We bumped into a farmer who said we probably missed the trail because it was covered in snow, something that happened all the time. He kindly gave us some water and guided us on how to get back. "It's not a nice walk," he told us, and it wasn't. We had to duck electrical fences, walk through a soggy swamp, lunge up a vertical hill, walk through a cow pasture, then finally limp down a long knee-killing decline, the majority of which was spent slapping mosquitoes off our arms, legs and back. When it was all said and done, we had hiked 8.9 miles in 6 hours, up and over two mountains, extending our original hiking plans by about two hours. Where we ended was not where we began, so Dan and Julien had to trek another mile or so to pick up the cars.

It was definitely the hardest hike I have ever done in my life. I was happy that we did it, but boy, I was more happy to be done with it!

Les Cornettes de Bise, France

July 8, 2013

The French Alps (part one)


From Evian, our host Julien suggested that we take a drive to the mountains, maybe enjoy a little stroll while we're up there. I think Julien has a different definition of "stroll" than most people because suddenly we found ourselves zigzagging up a steep incline through fields of wildflowers, clamoring up muddy hills and over a knocked down tree and huffing and puffing up a giant flight of stairs in the middle of the forest. Let's just say that one of us was wearing the wrong kind of shoes for such an adventure. (That would be Dan, who, with his more traditional notions of strolling, was not so pleased to have his beloved checkered Vans get caked in mud.)

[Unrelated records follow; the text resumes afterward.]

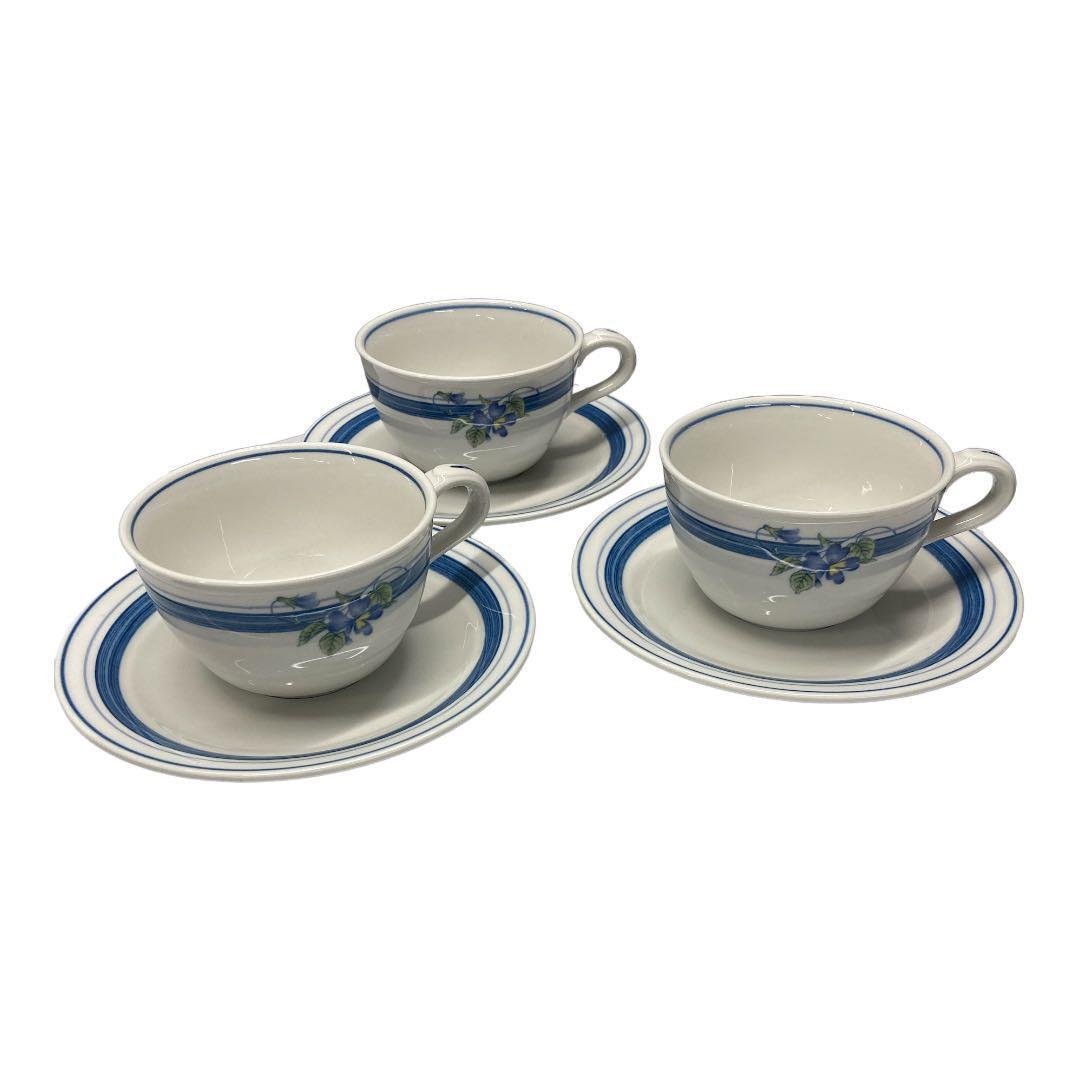 L-329【新品未使用】ノリタケバーサトーンNoritake カップ&ソーサー3客拍卖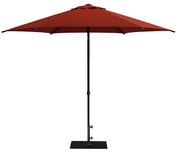 Ombrellone da Giardino Ø3 m Palo Ø38 mm in Alluminio Tessuto Olefin Trend Terracotta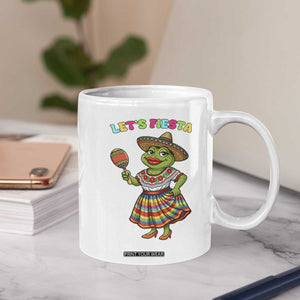 Funny Cinco De Mayo Sexy Frog Coffee Mug Lets Fiesta TS12 Print Your Wear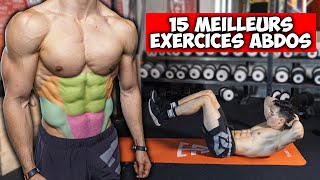 15 MEILLEURS EXERCICES ABDOMINAUX [upl. by Reffotsirhc]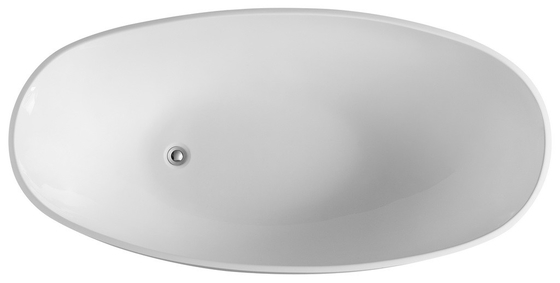 Acrylic Free Standing Bathtub , Single Standing Bath Tubs Distinct Tapered
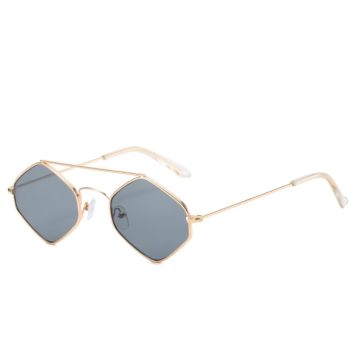 Luxury Metal Irregular Polygon Sunglasses Small Square Frame Sun Glasses for Men Women Gafas De Sol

After a grueling 45-minute climb accompanied by some mild grumbling, we found ourselves on the top of the mountain, where we instantly forgot our shoe troubles and all the hard work it took to get there. It felt like we had stepped right into a postcard. The scenery was absolutely breathtaking.





"Just so you know, this is the easy hike we'll be doing on this trip," Julien told us. "The next hike will be a lot harder."

Considering I thought our stroll was pretty challenging (even with the right shoes), I am nervous to find out what that means. To be continued...

Tréchauffé Alpine Pasture
Route des Chalets | Tréchauffé | 74200 La Forclaz | France

(Second photo by Nien Lam)

July 6, 2013

Welcome to Evian

In the middle of winter, our friend Julien reached out to us and a few New York friends and suggested for 4th of July, we come stay at his parents' home in Evian, France, (yes, where the water comes from). The home, which used to be an annex of a hotel, is right on the Lac Leman, known as Lake Geneva to us Americans, with the French Alps behind it.

It's nearly impossible to refuse an invitation like that one, so here we are, months later, with our good friends at this beautiful place by the lake for a French summer vacances.


If our first few days are any indication of how things work around here: The day starts off with some perfect bread from the bakery across the street (une traditionelle bien cuite) topped with butter and homemade preserves that are almost honey-sweet. There might be some traveling around town a trip to the farmer's market, maybe some sightseeing. But back at the house, we find ourselves sitting around the picnic table enjoying giant hunks of cheese, a varied selection of sausage and endless glasses of local wine.

When we become bored of that, we take a plunge into the chilly waters of Lake Geneva. The first two seconds of immersion are a total shock to the body, but once you fight off the urge to swim back to shore, it actually feels quite invigorating; a nice jolt to counter the jet lag. Afterwards, we warm up in the sun, and maybe after that, we'll have a late dinner and watch the sunset, which doesn't happen until almost 10 o'clock at night.

I have to admit: It's a nice way to live.